• EXERCISE DETAILS
Verbatim copy, images excluded: write out each record shown below.

• Captioned web image data
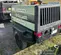 2018 Sullair 185DPQ-KU-T3 Air Compressor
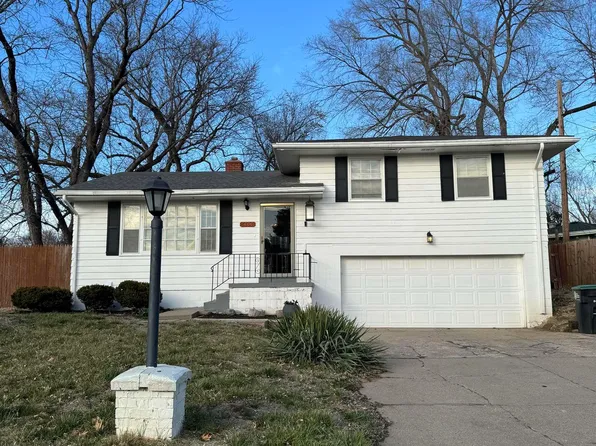 5606 Mary St, Omaha, NE 68152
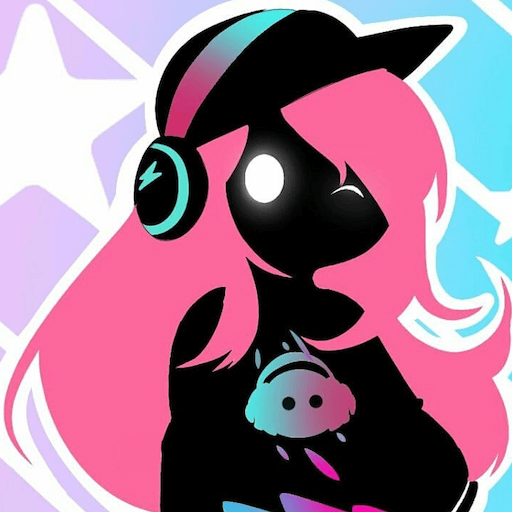 Project: Muse v8.6.0 MOD APK (Unlimited Coins, VIP Acquired)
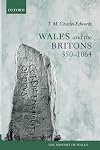 Wales and the Britons, 350-1064
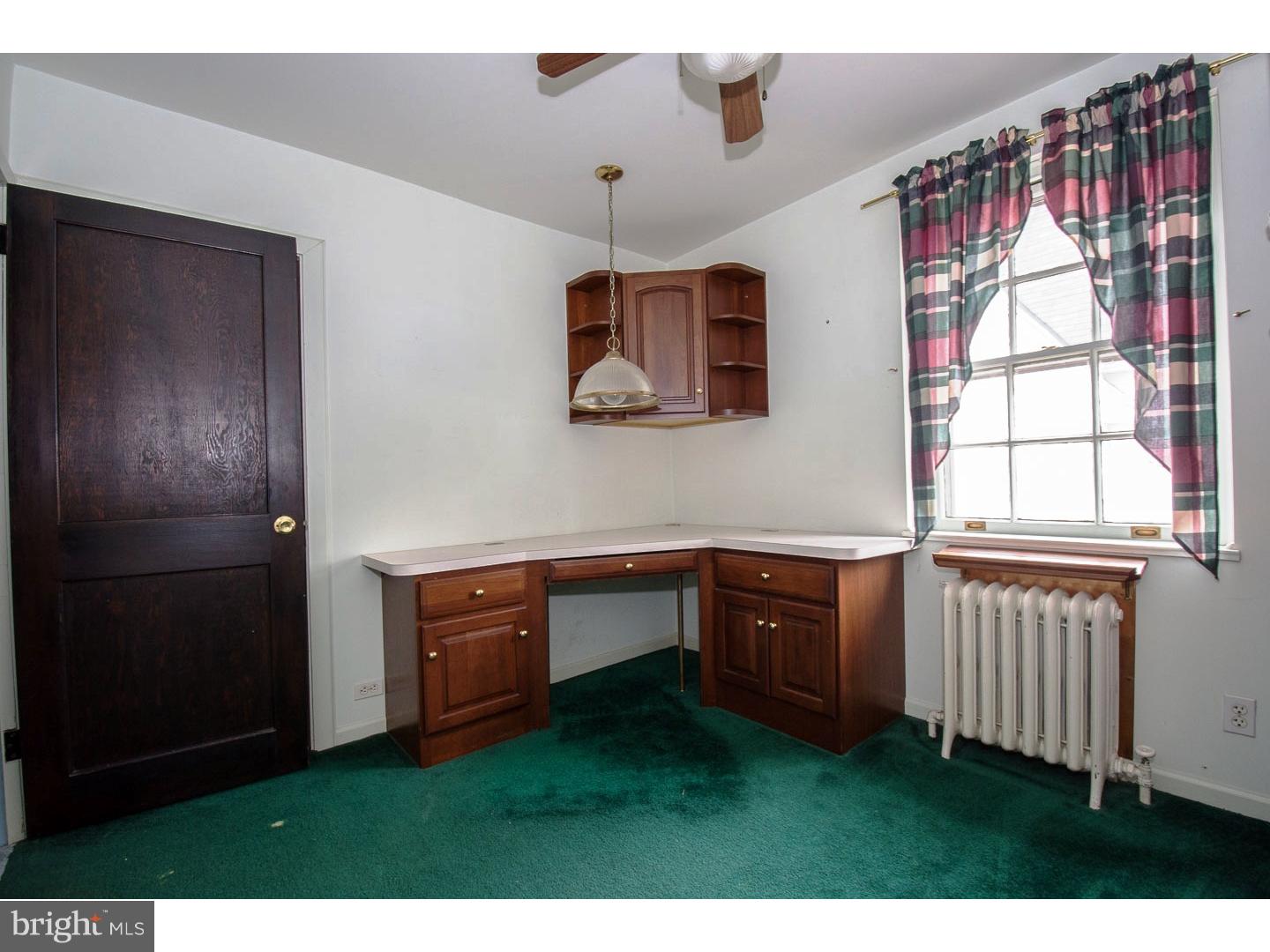 36 Sycamore Road Havertown, PA 19083 - Photo 17 of 24 Bedroom 2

• SOLUTION TO THIS PROBLEM
 2018 Sullair 185DPQ-KU-T3 Air Compressor
 5606 Mary St, Omaha, NE 68152
 Project: Muse v8.6.0 MOD APK (Unlimited Coins, VIP Acquired)
 Wales and the Britons, 350-1064
 36 Sycamore Road Havertown, PA 19083 - Photo 17 of 24 Bedroom 2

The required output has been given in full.